SEAT Alhambra MPVs join the Mater’s fleet of SEAT scooters.

SEAT, which had already donated a fleet of electric KickScooters to the Mater Hospital has followed that up with a donation of Alhambra MPVs.

MPVs to be used for patient transport

The Alhambra MPVs are supposed to help hospital staff in the transportation of patients and will reduce the hospital's dependency on taxi services. For the most part, the Alhambras will be used to transport discharged patients home, safely. They can also be used by Mater staff who want to get about with taking the risk of getting an infection from public transport.

Tireless work

Commenting on the announcement, Niall Phillips, Brand Director at SEAT Ireland said: "We are happy to be able to assist The Mater Hospital with the use of these eXS KickScooters and vehicles and hope this gesture will benefit both hospital staff and patients. Speaking on behalf of everyone at SEAT Ireland, I would like to thank them for their tireless work in keeping us all safe during these unprecedented circumstances."
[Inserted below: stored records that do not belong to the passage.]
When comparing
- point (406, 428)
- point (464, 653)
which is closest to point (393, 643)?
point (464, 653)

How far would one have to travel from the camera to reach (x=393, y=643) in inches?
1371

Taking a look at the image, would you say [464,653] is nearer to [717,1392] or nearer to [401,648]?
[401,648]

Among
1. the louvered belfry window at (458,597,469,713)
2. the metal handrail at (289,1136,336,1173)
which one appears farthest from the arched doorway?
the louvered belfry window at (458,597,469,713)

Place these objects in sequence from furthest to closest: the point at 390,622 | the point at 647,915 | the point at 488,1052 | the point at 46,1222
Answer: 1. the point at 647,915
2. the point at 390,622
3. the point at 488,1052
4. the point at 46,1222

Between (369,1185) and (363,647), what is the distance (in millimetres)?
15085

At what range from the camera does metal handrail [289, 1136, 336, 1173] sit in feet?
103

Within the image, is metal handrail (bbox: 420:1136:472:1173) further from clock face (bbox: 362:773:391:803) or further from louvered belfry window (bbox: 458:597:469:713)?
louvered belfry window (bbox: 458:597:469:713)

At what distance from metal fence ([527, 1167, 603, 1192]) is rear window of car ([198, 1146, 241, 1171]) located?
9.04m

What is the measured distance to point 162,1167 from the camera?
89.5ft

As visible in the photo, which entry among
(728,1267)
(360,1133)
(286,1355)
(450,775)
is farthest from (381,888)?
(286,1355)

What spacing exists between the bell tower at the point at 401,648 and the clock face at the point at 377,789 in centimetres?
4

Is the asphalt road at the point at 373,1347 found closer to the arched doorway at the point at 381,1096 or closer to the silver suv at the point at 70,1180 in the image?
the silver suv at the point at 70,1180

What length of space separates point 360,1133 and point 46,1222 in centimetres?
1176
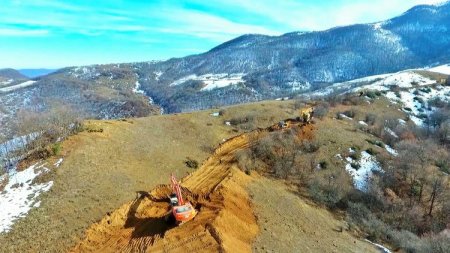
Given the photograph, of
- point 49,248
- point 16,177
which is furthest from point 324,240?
point 16,177

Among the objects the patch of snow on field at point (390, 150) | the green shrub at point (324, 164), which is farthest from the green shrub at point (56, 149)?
the patch of snow on field at point (390, 150)

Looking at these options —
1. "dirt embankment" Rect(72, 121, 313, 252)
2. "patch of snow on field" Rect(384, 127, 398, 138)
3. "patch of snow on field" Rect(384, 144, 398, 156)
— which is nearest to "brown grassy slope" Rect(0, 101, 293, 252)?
"dirt embankment" Rect(72, 121, 313, 252)

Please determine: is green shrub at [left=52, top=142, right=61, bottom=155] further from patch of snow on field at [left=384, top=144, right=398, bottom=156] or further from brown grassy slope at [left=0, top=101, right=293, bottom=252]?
patch of snow on field at [left=384, top=144, right=398, bottom=156]

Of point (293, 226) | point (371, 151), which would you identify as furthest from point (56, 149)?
point (371, 151)

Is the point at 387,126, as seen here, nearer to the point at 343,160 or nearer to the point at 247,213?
the point at 343,160

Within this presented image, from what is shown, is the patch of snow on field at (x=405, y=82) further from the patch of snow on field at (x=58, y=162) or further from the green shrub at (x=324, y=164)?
the patch of snow on field at (x=58, y=162)

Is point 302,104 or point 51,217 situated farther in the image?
point 302,104

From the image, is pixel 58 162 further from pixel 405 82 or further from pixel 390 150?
pixel 405 82
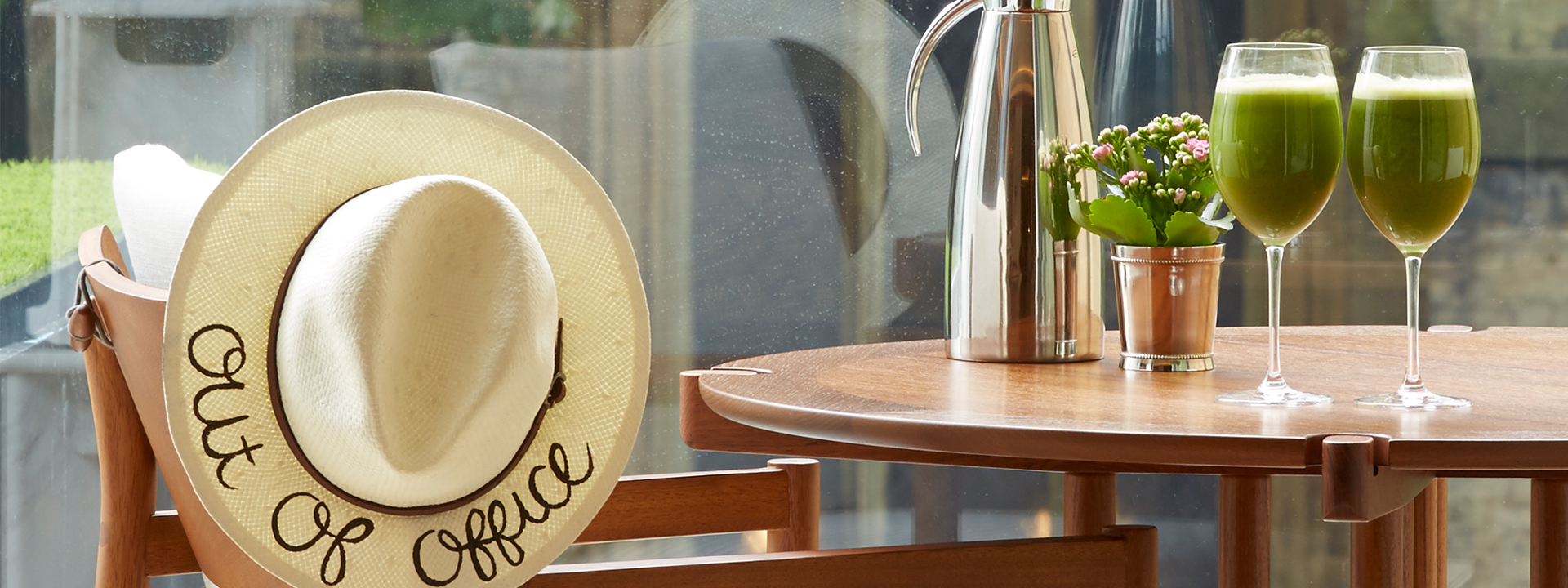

Alan Sharp, CEO of Mater Hospital added: "SEAT Ireland has shown incredible support to the Mater Hospital in helping us meet the COVID-19 challenges. The scooters are benefitting staff who normally use public transport and the cars will facilitate the safe and socially distanced transfer of patients to and from the hospital. We would like to thank SEAT Ireland for their support and partnering with the hospital to make a difference."

Production restarts in Barcelona

The donation comes as SEAT has restarted normal vehicle production at its factory in Barcelona, using methods including temperature checks and the wearing of face-masks. The plant is currently working at one-third capacity, so as to make it easier to keep employees at a safe distance from one another. The company had switched the Leon production line to making ventilators for Spanish hospitals, and had made 600 of them, but is now winding down production due to the decreased pressure on hospital intensive care units.